- Born: February 17, 1910 Jackson, Mississippi, U.S.
- Died: August 1, 1944 (aged 34) Jackson, Mississippi
- Education: University of Mississippi Chicago Art Institute
- Occupation: Painter
- Spouse: Jane Oakley
- Children: 1

= William R. Hollingsworth Jr. =

American painter

William R. Hollingsworth Jr. (February 17, 1910 – August 1, 1944) was an American watercolor and oil painter from the state of Mississippi. He died by suicide at age 34.

==Early life==
William R. Hollingsworth Jr. was born on February 17, 1910, in Jackson, Mississippi. He attended the University of Mississippi for two years and then transferred to the Chicago Art Institute, graduating in 1934.

==Career==
Hollingsworth returned to Jackson, Mississippi after failing to find work in Chicago during the Great Depression. He worked for the Federal Emergency Relief Administration during the day and painted at night. In 1942, during the Second World War, he tried to enlist in the United States Navy, but his application was rejected due to "poor eyesight" within two weeks.

Hollingsworth specialized in oil paintings and watercolors. Many of his paintings depicted the lives of African-Americans in West Jackson during segregation.
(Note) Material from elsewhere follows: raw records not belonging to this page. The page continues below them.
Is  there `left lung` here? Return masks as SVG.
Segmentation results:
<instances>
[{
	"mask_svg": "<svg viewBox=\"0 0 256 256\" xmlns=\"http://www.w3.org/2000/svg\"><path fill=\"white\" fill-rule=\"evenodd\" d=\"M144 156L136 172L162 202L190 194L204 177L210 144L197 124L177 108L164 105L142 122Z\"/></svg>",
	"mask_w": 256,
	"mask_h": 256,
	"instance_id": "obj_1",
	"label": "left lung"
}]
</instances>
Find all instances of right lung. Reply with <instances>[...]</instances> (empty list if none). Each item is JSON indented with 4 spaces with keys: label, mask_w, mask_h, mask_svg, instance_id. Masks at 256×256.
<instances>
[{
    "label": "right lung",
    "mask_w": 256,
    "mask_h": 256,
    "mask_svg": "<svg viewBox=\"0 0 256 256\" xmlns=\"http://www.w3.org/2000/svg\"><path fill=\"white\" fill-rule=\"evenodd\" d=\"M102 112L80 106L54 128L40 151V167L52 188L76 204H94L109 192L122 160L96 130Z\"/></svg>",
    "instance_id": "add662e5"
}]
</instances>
He won prizes from the Chicago Arts Club, the Southern States Art League and the National Watercolor Society.

==Personal life, death and legacy==
Hollingsworth married Jane Oakley, and they had a son, Billy. He committed suicide by gunshot on August 1, 1944, in Jackson, Mississippi, aged 34. Eudora Welty wrote a book about him, published posthumously in 2002. Some of his paintings can be seen at the Mississippi Museum of Art in Jackson, Mississippi.